**WHAT THE TASK ASKS:** Every record here must be set down once more, precisely as it reads.

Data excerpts

====

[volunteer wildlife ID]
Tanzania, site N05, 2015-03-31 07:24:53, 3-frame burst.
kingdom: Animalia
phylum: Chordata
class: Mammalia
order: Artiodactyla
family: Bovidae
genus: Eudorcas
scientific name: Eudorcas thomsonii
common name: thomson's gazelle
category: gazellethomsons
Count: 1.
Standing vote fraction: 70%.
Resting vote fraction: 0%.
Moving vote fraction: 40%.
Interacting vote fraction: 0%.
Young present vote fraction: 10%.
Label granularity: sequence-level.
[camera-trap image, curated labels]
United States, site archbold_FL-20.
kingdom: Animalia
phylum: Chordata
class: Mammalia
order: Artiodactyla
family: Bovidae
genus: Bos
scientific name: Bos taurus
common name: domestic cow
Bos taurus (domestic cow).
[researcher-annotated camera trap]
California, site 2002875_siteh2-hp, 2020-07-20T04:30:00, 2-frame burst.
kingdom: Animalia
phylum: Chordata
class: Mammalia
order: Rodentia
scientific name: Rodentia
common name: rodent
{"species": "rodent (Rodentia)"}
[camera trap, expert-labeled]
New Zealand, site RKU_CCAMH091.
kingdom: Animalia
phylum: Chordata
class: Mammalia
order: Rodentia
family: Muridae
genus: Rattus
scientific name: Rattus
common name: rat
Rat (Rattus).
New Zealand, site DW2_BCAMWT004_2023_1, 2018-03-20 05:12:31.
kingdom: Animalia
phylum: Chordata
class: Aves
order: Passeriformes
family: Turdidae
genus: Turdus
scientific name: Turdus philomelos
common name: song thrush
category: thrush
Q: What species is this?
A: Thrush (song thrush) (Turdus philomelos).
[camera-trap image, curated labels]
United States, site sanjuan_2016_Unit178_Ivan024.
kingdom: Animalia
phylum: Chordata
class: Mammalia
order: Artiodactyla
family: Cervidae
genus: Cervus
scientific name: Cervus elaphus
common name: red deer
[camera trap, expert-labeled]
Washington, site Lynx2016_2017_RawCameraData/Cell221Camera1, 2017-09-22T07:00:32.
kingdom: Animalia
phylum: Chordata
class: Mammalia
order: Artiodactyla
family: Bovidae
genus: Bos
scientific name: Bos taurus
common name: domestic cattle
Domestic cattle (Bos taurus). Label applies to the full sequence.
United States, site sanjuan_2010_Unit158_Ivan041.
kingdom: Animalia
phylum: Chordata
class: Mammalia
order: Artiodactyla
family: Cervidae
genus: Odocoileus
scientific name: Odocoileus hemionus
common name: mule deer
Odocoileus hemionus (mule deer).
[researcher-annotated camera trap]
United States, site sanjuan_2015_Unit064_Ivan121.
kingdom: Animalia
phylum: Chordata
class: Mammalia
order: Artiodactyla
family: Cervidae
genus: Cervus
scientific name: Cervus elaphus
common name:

====

**TASK RESPONSE:**
[volunteer wildlife ID]
Tanzania, site N05, 2015-03-31 07:24:53, 3-frame burst.
kingdom: Animalia
phylum: Chordata
class: Mammalia
order: Artiodactyla
family: Bovidae
genus: Eudorcas
scientific name: Eudorcas thomsonii
common name: thomson's gazelle
category: gazellethomsons
Count: 1.
Standing vote fraction: 70%.
Resting vote fraction: 0%.
Moving vote fraction: 40%.
Interacting vote fraction: 0%.
Young present vote fraction: 10%.
Label granularity: sequence-level.
[camera-trap image, curated labels]
United States, site archbold_FL-20.
kingdom: Animalia
phylum: Chordata
class: Mammalia
order: Artiodactyla
family: Bovidae
genus: Bos
scientific name: Bos taurus
common name: domestic cow
Bos taurus (domestic cow).
[researcher-annotated camera trap]
California, site 2002875_siteh2-hp, 2020-07-20T04:30:00, 2-frame burst.
kingdom: Animalia
phylum: Chordata
class: Mammalia
order: Rodentia
scientific name: Rodentia
common name: rodent
{"species": "rodent (Rodentia)"}
[camera trap, expert-labeled]
New Zealand, site RKU_CCAMH091.
kingdom: Animalia
phylum: Chordata
class: Mammalia
order: Rodentia
family: Muridae
genus: Rattus
scientific name: Rattus
common name: rat
Rat (Rattus).
New Zealand, site DW2_BCAMWT004_2023_1, 2018-03-20 05:12:31.
kingdom: Animalia
phylum: Chordata
class: Aves
order: Passeriformes
family: Turdidae
genus: Turdus
scientific name: Turdus philomelos
common name: song thrush
category: thrush
Q: What species is this?
A: Thrush (song thrush) (Turdus philomelos).
[camera-trap image, curated labels]
United States, site sanjuan_2016_Unit178_Ivan024.
kingdom: Animalia
phylum: Chordata
class: Mammalia
order: Artiodactyla
family: Cervidae
genus: Cervus
scientific name: Cervus elaphus
common name: red deer
[camera trap, expert-labeled]
Washington, site Lynx2016_2017_RawCameraData/Cell221Camera1, 2017-09-22T07:00:32.
kingdom: Animalia
phylum: Chordata
class: Mammalia
order: Artiodactyla
family: Bovidae
genus: Bos
scientific name: Bos taurus
common name: domestic cattle
Domestic cattle (Bos taurus). Label applies to the full sequence.
United States, site sanjuan_2010_Unit158_Ivan041.
kingdom: Animalia
phylum: Chordata
class: Mammalia
order: Artiodactyla
family: Cervidae
genus: Odocoileus
scientific name: Odocoileus hemionus
common name: mule deer
Odocoileus hemionus (mule deer).
[researcher-annotated camera trap]
United States, site sanjuan_2015_Unit064_Ivan121.
kingdom: Animalia
phylum: Chordata
class: Mammalia
order: Artiodactyla
family: Cervidae
genus: Cervus
scientific name: Cervus elaphus
common name:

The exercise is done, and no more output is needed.